Thomas Hobbes, a 17th Century English Philosopher, opined that humans by nature are selfish and competitive and given the chance, would always seek to advance their interest at the expense of others.  The Philosopher therefore concluded that, when the activities and actions of men are not regulated, the society would become very chaotic, a situation, he described as “War of all against all.” Should this happen, Hobbes observed, that life would become brutish, cruel, solitary, lonely and short. To prevent this anarchical situation, the Philosopher recommended the adoption of laws and government regulations on how men compete for the scarce resources of the society.

It is therefore sad to note, that despite the existence of laws  in the country, a section of the public transport system operatives, that is, the trotro drivers, whimsically and capriciously pursue their interest at the detriment of the poor masses, something they do with unpardonable impunity without recourse to law or regulations. At the slightest upward price adjustment of crude oil, these drivers would cry foul and advocate for increase in transport fares. When given the green light to do so, they increase the fares way higher than the percentage at which the fuel prices would have been increased. After hiking the transport fares against the interest of their patrons, they still manage to charge more than the required fares.

The worst  situation is the profiteering strategy they have adopted to exploit the already financially burdened passengers. A driver loading from Accra to Kasoa during rush hours would make two stops before finally loading to Kasoa, their actual destination. With this tactic, the Kasoa bound passengers who might have joined such a bus from Accra would end up paying way higher than the stipulated fares. They do so by loading to two nearby or closeby towns first, before finally loading to Kasoa, their final destination. This has become a daily phenomenon, with the excuse of increase in fuel prices, bad road networks, increase in the prices of  spare parts and general cost of maintenance of their vehicles. The practice does not only drain the passengers financially, but also, unduly delay them, as the drivers pick new passengers at their various stop overs before continuing the journey. 

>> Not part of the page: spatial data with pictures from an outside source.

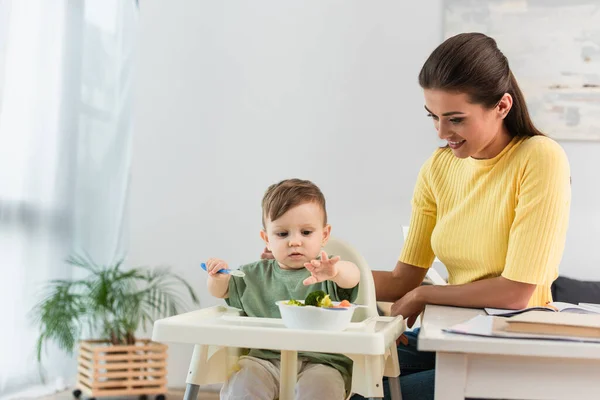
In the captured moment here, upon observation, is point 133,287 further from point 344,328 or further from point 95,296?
point 344,328

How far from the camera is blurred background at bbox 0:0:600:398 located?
120 inches

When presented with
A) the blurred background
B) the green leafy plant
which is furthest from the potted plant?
the blurred background

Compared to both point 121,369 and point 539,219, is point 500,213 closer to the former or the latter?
point 539,219

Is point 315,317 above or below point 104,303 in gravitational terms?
above

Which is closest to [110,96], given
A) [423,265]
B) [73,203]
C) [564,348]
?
[73,203]

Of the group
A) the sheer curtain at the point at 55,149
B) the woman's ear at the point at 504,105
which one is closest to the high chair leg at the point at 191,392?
the woman's ear at the point at 504,105

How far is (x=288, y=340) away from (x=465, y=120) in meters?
0.69

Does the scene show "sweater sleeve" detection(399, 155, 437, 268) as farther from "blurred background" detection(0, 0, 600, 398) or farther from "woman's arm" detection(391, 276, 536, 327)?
"blurred background" detection(0, 0, 600, 398)

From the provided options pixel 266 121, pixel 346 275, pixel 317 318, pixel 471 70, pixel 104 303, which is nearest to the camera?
pixel 317 318

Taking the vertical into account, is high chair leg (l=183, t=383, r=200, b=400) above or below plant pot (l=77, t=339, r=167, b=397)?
above

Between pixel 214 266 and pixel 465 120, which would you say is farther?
pixel 465 120

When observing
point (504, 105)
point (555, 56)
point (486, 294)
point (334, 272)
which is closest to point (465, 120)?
point (504, 105)

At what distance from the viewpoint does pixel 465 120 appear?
4.93 feet

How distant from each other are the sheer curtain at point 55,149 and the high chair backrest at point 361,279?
1.65m
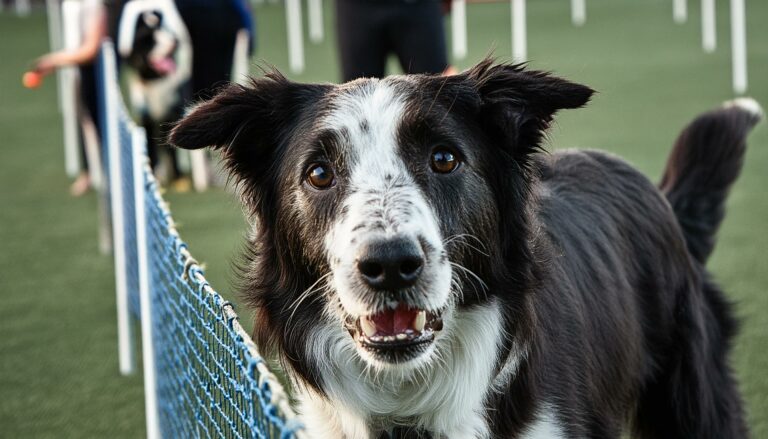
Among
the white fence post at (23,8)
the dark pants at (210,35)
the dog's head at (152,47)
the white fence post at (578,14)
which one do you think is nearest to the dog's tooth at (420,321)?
the dark pants at (210,35)

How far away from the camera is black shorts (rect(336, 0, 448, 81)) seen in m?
6.20

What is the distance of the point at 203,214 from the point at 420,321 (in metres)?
5.78

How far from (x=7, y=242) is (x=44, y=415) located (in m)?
3.36

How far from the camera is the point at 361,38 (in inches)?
247

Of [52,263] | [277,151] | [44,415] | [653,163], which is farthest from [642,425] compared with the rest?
[653,163]

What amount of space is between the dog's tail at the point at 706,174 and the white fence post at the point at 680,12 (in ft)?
45.6

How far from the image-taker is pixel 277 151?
311 cm

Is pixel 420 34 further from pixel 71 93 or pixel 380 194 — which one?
pixel 71 93

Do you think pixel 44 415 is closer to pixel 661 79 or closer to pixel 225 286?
pixel 225 286

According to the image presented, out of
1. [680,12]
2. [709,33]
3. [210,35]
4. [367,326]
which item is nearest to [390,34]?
[210,35]

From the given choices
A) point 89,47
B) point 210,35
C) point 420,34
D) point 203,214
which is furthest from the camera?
point 203,214

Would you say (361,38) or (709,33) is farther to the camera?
(709,33)

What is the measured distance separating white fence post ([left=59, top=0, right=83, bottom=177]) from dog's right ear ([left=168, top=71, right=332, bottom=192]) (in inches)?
224

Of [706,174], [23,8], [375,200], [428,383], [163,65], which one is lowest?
[428,383]
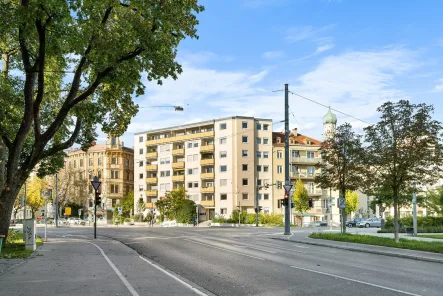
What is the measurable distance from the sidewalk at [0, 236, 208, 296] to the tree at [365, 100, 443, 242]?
1420 centimetres

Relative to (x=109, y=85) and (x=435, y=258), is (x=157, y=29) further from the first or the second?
(x=435, y=258)

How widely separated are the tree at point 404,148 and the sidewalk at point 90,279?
14197mm

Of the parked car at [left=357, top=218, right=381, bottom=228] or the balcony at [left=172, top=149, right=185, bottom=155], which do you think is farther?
the balcony at [left=172, top=149, right=185, bottom=155]

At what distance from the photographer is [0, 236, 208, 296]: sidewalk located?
10844mm

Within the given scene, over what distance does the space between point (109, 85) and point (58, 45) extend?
3.03 m

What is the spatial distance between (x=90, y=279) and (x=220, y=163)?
8262cm

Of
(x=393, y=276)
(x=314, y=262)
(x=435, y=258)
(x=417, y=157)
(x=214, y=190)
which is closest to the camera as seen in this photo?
(x=393, y=276)

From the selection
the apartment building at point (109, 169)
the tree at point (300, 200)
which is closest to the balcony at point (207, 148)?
the tree at point (300, 200)

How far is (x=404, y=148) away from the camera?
25.2m

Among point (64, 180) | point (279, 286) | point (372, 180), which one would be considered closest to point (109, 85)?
point (279, 286)

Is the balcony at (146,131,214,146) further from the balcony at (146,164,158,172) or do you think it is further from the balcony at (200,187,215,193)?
the balcony at (200,187,215,193)

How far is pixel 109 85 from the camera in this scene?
2120cm

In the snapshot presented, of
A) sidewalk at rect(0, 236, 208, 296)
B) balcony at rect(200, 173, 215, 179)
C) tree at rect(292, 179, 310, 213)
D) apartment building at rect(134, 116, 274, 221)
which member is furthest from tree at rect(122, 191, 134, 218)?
sidewalk at rect(0, 236, 208, 296)

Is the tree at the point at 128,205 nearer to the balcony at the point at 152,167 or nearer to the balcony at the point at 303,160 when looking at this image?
the balcony at the point at 152,167
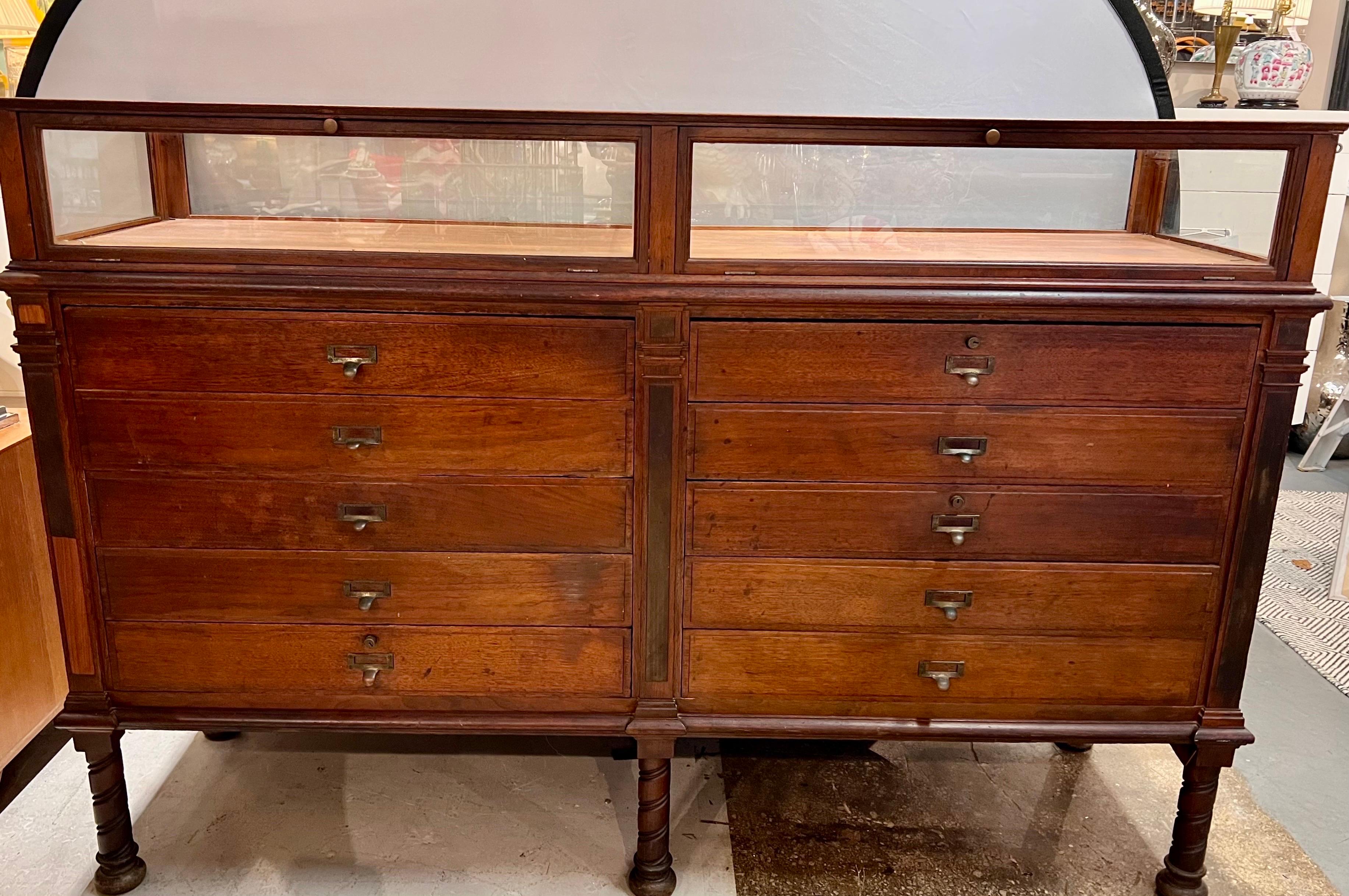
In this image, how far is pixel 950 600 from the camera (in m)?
1.80

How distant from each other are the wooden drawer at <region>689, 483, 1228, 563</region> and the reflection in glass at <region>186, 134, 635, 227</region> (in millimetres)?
548

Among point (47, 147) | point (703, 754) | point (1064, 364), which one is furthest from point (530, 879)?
point (47, 147)

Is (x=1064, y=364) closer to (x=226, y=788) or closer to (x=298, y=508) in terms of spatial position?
(x=298, y=508)

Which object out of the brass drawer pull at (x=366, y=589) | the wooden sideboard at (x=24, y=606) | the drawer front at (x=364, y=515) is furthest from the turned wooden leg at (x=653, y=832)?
the wooden sideboard at (x=24, y=606)

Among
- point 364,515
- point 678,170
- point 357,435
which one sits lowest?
point 364,515

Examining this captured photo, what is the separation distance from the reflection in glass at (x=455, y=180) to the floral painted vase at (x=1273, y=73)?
391 cm

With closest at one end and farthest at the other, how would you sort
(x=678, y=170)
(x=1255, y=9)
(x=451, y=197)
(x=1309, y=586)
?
(x=678, y=170)
(x=451, y=197)
(x=1309, y=586)
(x=1255, y=9)

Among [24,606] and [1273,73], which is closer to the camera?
[24,606]

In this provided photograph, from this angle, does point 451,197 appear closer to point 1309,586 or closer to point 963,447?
point 963,447

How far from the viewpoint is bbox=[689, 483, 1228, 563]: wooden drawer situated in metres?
1.75

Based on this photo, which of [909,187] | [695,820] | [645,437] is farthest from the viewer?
[695,820]

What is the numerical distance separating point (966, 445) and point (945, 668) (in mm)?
420

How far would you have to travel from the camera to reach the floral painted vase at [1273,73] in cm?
431

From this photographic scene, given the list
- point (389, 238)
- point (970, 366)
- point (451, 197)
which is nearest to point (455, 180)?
point (451, 197)
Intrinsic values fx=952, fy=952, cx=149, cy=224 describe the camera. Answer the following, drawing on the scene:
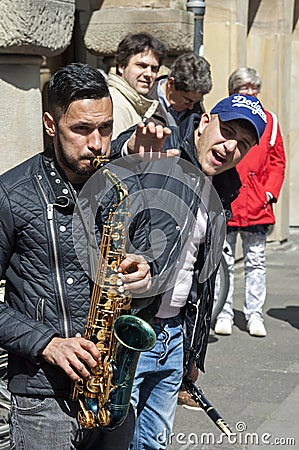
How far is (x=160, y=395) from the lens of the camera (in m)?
3.66

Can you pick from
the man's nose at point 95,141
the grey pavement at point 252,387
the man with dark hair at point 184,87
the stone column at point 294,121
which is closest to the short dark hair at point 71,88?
the man's nose at point 95,141

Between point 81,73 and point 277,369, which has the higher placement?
point 81,73

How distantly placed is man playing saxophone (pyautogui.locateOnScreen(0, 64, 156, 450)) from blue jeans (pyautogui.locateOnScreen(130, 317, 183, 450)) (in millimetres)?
774

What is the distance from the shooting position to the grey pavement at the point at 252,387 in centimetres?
501

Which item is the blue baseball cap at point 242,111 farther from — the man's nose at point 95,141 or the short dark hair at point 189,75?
the short dark hair at point 189,75

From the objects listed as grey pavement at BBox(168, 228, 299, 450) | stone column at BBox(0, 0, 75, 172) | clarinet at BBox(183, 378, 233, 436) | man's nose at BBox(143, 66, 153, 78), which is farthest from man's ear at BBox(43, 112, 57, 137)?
man's nose at BBox(143, 66, 153, 78)

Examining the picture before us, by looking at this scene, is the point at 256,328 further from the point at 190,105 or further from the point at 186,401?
the point at 186,401

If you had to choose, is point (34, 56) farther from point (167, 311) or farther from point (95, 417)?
point (95, 417)

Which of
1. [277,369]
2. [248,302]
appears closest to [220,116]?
[277,369]

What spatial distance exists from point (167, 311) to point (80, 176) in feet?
2.97

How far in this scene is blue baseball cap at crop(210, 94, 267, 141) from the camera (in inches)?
139

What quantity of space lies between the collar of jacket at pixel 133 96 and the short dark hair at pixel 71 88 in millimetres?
2220

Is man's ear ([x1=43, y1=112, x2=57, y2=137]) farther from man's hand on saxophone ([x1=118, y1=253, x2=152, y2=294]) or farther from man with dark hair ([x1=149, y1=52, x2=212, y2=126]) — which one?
man with dark hair ([x1=149, y1=52, x2=212, y2=126])

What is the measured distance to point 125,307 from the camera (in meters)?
2.96
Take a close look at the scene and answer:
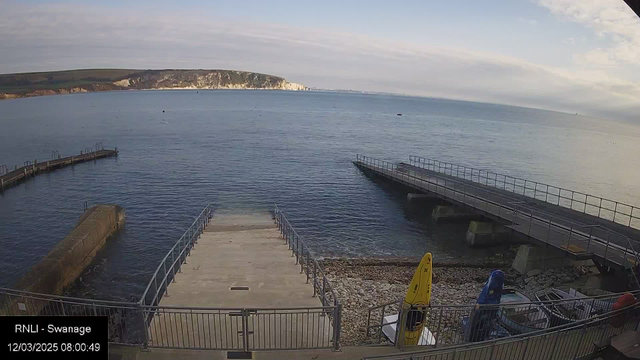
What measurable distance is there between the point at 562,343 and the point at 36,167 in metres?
55.8

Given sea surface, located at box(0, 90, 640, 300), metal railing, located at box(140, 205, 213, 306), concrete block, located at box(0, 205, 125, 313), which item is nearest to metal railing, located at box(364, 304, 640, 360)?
metal railing, located at box(140, 205, 213, 306)

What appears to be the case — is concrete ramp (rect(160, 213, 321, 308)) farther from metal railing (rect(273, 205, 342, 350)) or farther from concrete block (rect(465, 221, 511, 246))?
concrete block (rect(465, 221, 511, 246))

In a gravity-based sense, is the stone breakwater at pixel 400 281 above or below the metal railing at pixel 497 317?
below

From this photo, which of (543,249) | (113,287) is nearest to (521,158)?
(543,249)

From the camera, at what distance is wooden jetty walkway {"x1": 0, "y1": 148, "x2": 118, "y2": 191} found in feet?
139

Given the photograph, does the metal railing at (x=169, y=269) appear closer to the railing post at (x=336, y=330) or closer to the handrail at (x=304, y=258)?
the railing post at (x=336, y=330)

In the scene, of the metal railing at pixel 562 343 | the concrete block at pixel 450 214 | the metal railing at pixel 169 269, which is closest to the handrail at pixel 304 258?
A: the metal railing at pixel 562 343

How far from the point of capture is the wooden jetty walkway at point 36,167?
42.4 metres

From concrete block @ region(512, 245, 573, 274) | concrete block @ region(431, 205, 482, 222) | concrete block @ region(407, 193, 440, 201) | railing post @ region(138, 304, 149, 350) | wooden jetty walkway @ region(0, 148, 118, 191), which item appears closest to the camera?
railing post @ region(138, 304, 149, 350)

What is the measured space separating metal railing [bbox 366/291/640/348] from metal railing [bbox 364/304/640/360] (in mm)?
634

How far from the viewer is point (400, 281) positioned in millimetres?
21234

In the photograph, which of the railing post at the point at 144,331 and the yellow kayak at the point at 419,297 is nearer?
the railing post at the point at 144,331

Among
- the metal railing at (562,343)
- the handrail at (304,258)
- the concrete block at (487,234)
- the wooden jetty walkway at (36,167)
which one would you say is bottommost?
the wooden jetty walkway at (36,167)

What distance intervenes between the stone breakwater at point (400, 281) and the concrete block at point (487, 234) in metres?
3.23
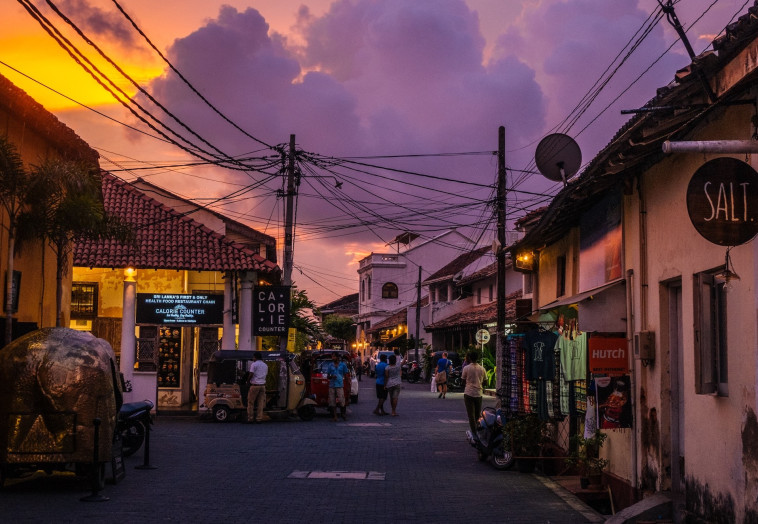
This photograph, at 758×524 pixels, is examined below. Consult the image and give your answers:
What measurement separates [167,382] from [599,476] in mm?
18801

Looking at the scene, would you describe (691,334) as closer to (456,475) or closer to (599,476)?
(599,476)

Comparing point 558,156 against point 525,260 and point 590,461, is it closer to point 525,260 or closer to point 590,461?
point 590,461

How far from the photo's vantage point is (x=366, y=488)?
13.3m

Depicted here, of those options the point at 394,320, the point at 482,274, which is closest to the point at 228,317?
the point at 482,274

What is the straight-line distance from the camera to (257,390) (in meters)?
25.2

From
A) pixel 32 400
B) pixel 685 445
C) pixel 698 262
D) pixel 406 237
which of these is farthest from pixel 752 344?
pixel 406 237

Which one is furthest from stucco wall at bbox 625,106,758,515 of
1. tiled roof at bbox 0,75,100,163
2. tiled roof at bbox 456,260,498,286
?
tiled roof at bbox 456,260,498,286

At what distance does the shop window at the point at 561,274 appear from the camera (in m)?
18.5

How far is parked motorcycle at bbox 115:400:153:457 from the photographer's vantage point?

The effect of this unpatriotic, profiteering act of these drivers on the economy and the suffering masses is so adverse, that something ought to be done about it as quickly as possible. The victims of these drivers are largely petty traders and those of them who are as acquisitive as the drivers, most often increase the prices of the products they sell. For instance, following the recent increase in transport fares, coupled with the inhumane acts of some trotro drivers, some petty traders have marginally adjusted the prices of some assorted drinks. There have been reports, that some energy drinks that went for Four Cedis are now being sold at Four Cedis, Fifty pesewas by petty traders, who have the same profit mentality as these drivers. It is obvious, that these drivers are able to engage in this illegality with impunity, because their activities are not formalized and properly regulated.

It is therefore prudent to call on the driver unions to adopt their own internal control  mechanisms to check this state wrecking behaviour of their members before other service providers resort to do same in revenge. Once this happens, the economy will further break down, to compound the suffering of the already burdened poor masses. The place of these drivers in the socio-economic lives of the citizens is so critical, that they cannot be allowed to continue to act with such magnitude of impunity. In fact, they must be checked in the same manner doctors, nurses, teachers and other service delivery professionals are checked. Enough is enough! It is time all who matter in the transport industry teamed up to ensure proper regulation of this important sector. To this end, Parliament must with immediate effect pass a Parent Act, if there is none, to guide the formation and operations of driver unions. This will empower the unions to adopt their own legally backed internal mechanisms to ensure proper control of these trotro drivers. The sector should also be formalized to ensure, that no driver can operate in public without belonging to a union. It is prudent for the drivers themselves to admit, that if all service providers decide to take advantage of the people who patronize their services, they could be more vulnerable than the passengers they have been bullying and the time to change for the good of all is now.